By Quip Johnson
Ocean Campus bookstore policies contain potential loopholes which may result in additional fees or refused refunds for purchased and rented textbooks. This poses a particular danger for non-native English speakers, who might be less likely to speak out against such an issue.
ESL Instructor Robert Griffiths shared via email an encounter between his wife–a City College student–and the Ocean Campus bookstore.
For a total of over $189, she purchased three textbooks for the Spring 2017 semester and rented a fourth.
At the end of the term, Griffiths said his wife attempted to resell a textbook which she had purchased brand-new for $40.65, yet the campus bookstore only repaid her $1. When she attempted to return the rental, the bookstore employee found writing in the back of the book, made in pen.
According to Griffiths, the employee claimed workbooks with more than five pages of ink writing cannot be returned as per bookstore policy, so they refused to accept any of the books and charged Griffiths’ wife an additional $16.38 and tax to purchase the marked-up rental.
However, Griffiths said his wife was not the one to make the pen marks, nor had she even seen them, since she had dropped the corresponding class four weeks into the semester. He also said none of the books in question were workbooks to begin with.
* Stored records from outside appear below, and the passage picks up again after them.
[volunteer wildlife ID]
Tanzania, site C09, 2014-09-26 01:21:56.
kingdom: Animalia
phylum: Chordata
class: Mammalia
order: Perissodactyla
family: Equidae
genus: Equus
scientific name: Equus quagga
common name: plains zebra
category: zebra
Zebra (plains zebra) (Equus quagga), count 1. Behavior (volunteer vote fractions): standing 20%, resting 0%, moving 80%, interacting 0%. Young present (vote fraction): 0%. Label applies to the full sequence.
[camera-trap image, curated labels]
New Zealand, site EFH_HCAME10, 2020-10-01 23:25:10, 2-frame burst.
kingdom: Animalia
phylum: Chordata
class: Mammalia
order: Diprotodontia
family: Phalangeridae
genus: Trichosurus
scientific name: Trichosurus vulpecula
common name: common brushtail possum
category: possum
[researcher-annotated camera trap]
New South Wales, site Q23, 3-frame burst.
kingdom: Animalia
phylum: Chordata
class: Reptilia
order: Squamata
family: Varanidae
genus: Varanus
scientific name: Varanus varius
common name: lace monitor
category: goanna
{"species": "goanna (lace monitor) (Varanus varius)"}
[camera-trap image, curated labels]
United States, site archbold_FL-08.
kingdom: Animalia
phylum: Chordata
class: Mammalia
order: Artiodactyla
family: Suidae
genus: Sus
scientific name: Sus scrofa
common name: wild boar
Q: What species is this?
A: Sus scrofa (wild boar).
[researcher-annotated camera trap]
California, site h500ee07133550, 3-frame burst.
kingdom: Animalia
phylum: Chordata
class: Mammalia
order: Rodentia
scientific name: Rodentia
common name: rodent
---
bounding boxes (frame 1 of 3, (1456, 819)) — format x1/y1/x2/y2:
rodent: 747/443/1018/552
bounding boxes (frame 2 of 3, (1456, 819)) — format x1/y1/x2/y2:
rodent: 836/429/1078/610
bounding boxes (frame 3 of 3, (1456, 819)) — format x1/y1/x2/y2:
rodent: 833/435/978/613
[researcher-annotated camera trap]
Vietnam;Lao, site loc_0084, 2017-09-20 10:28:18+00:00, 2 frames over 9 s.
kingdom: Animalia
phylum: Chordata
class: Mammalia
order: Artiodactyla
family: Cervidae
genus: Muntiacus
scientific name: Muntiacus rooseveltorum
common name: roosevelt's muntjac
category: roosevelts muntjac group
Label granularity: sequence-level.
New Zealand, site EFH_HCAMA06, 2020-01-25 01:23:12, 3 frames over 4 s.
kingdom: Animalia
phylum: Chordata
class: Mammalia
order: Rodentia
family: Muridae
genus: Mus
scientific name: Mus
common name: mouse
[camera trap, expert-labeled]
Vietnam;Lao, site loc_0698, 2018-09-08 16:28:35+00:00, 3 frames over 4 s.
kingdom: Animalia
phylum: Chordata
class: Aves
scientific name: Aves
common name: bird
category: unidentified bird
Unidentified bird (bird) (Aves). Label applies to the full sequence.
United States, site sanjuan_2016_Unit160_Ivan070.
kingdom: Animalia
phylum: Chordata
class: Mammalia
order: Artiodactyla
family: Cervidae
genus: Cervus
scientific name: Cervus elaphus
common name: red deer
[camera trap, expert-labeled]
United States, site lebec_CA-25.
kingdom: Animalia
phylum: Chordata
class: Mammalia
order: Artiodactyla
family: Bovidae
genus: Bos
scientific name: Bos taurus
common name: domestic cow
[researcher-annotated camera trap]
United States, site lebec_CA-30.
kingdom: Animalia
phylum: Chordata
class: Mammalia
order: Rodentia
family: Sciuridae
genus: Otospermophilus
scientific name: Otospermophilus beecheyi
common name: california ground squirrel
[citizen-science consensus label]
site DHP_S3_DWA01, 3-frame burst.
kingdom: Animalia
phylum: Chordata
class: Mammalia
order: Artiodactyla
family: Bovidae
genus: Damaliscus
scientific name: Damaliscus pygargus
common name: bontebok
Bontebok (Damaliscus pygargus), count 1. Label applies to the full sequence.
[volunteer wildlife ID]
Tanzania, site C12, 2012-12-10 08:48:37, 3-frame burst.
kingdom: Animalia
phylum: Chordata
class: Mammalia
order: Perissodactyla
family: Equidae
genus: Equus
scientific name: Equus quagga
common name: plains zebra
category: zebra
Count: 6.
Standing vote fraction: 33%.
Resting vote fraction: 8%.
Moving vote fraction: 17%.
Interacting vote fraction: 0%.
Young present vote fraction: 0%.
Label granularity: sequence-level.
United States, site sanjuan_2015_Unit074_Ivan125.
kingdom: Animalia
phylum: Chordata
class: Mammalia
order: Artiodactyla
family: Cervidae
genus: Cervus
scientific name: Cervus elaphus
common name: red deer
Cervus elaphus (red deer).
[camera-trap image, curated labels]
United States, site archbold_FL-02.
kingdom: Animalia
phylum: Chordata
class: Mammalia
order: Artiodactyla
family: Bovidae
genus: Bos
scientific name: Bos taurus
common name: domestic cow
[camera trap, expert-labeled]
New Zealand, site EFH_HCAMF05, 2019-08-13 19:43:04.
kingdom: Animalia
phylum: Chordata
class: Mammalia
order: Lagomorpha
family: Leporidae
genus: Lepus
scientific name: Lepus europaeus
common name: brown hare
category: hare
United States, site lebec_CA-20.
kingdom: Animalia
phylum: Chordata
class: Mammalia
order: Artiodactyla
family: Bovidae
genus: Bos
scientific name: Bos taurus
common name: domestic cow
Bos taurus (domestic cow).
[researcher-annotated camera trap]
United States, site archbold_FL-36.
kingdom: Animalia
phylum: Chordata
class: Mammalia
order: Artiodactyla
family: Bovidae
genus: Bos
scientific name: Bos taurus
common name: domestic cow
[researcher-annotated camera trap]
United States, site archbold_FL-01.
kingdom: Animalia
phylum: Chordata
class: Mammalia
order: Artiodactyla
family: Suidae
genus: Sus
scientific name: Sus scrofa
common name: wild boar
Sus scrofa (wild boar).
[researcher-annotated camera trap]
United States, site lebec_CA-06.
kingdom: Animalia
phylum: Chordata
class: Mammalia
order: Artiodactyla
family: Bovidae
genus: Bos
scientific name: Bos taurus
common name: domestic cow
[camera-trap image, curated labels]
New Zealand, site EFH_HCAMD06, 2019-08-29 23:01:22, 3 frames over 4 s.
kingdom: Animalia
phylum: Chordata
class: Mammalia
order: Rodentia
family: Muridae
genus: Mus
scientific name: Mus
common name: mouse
Griffiths contacted the bookstore’s Course Materials Manager Rose Twyman, who he said was “fairly communicative and willing to listen to and speak with [him].” She explained the policies regarding resale and returns and followed up with the bookstore employee who had helped Griffiths’ wife.
Bookstore Manager Robert Gibson later clarified “there is no bookstore policy that restricts the use of pens” as long as the books are “returned in complete and salable condition.” He also said there is no rule or recommendation to inspect books for markings prior to purchase or rental.
Griffiths’ main concern is non-native English speaking students who “might not feel confident enough in their English to challenge the bookstore on this type of incident.” He is worried this issue may have affected students before, and he hopes students are not being unfairly charged for their rented and purchased textbooks.
While the bookstore is not currently aware of any similar instances, if you believe you have experienced this issue, please contact a bookstore manager as soon as possible.
Robert Griffiths could not be reached for further comment.